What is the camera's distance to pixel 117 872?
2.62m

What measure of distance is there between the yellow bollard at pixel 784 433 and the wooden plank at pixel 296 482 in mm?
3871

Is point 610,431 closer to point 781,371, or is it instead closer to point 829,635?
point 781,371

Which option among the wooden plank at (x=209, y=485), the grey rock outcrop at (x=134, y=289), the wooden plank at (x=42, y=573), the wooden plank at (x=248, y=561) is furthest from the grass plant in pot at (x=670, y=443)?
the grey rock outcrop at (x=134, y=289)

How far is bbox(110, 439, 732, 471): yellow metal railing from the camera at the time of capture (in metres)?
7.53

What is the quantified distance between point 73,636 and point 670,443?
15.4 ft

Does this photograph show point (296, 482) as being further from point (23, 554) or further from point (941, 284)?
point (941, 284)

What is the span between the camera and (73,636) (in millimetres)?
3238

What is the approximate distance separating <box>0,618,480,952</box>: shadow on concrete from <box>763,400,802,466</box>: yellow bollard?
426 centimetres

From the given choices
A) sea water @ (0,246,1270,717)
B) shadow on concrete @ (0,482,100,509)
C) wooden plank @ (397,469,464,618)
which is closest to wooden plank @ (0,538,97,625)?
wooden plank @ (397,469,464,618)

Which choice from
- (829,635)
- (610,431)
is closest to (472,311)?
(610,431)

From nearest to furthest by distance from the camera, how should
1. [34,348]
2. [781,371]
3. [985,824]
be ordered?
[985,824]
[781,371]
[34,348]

■ TASK STATEMENT ■
Extract the listing in its entirety, matching it exactly.

■ RESPONSE ■
What is the camera's distance to pixel 117 872?
2.62m

What measure of distance is there between the yellow bollard at pixel 784 433 and the wooden plank at pixel 296 482 in mm?
3871

Is point 610,431 closer to point 781,371, or is it instead closer to point 829,635?
point 781,371

Which option among the wooden plank at (x=209, y=485), the grey rock outcrop at (x=134, y=289), the wooden plank at (x=42, y=573), the wooden plank at (x=248, y=561) is furthest from the grass plant in pot at (x=670, y=443)?
the grey rock outcrop at (x=134, y=289)

How far is bbox(110, 439, 732, 471): yellow metal railing from the camera at the time of capture (in metres)?
7.53

What is the quantified distance between point 73,636 and point 670,443?
15.4 ft

Does this photograph show point (296, 482) as being further from point (23, 554) or further from point (941, 284)?
point (941, 284)

What is the span between the camera and (73,636) (in millimetres)?
3238

What is the approximate distance separating <box>0,618,480,952</box>: shadow on concrete from <box>763,400,802,466</box>: yellow bollard?
426 centimetres

From the given choices
A) sea water @ (0,246,1270,717)
B) shadow on concrete @ (0,482,100,509)
C) wooden plank @ (397,469,464,618)
which is closest to wooden plank @ (0,538,97,625)?
wooden plank @ (397,469,464,618)

Which choice from
- (829,635)
- (610,431)
is closest to (472,311)?
(610,431)

From nearest to furthest by distance from the camera, how should
1. [34,348]
2. [781,371]
3. [985,824]
be ordered?
[985,824]
[781,371]
[34,348]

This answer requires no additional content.